■ **What you should do**
Omit all pictures, then retype the data exactly as given.

[Scene-based spatial questions]
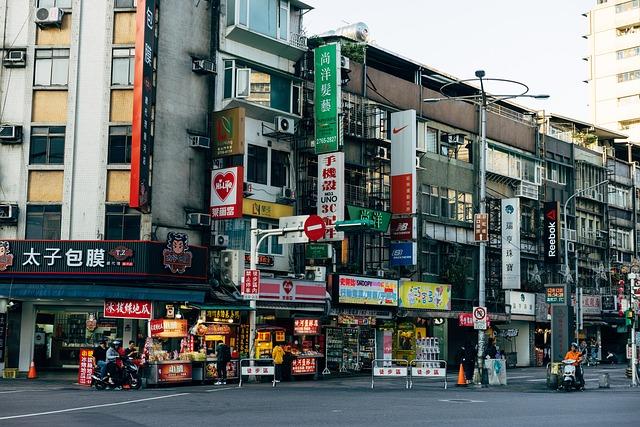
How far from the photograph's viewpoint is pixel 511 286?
56062mm

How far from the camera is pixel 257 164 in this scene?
1638 inches

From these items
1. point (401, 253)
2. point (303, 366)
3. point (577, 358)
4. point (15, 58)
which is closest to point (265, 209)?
point (303, 366)

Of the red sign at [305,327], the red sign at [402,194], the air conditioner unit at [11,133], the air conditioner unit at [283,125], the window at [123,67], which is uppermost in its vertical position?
the window at [123,67]

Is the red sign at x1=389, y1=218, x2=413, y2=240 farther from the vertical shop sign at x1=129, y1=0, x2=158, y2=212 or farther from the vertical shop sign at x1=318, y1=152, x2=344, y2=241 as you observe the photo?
the vertical shop sign at x1=129, y1=0, x2=158, y2=212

■ **Worked solution**
How far from the photograph's viewpoint is pixel 511 286?
56062mm

How far from the camera is pixel 257 164 in this scene?
1638 inches

From these items
1. point (401, 253)
2. point (303, 366)
3. point (577, 358)
4. point (15, 58)
which is closest to point (265, 209)?
point (303, 366)

Of the red sign at [305,327], the red sign at [402,194], the air conditioner unit at [11,133], the air conditioner unit at [283,125], the window at [123,67], which is uppermost in its vertical position?
the window at [123,67]

Is the red sign at x1=389, y1=218, x2=413, y2=240 farther from the vertical shop sign at x1=129, y1=0, x2=158, y2=212 or farther from the vertical shop sign at x1=318, y1=152, x2=344, y2=241 as you observe the photo?
the vertical shop sign at x1=129, y1=0, x2=158, y2=212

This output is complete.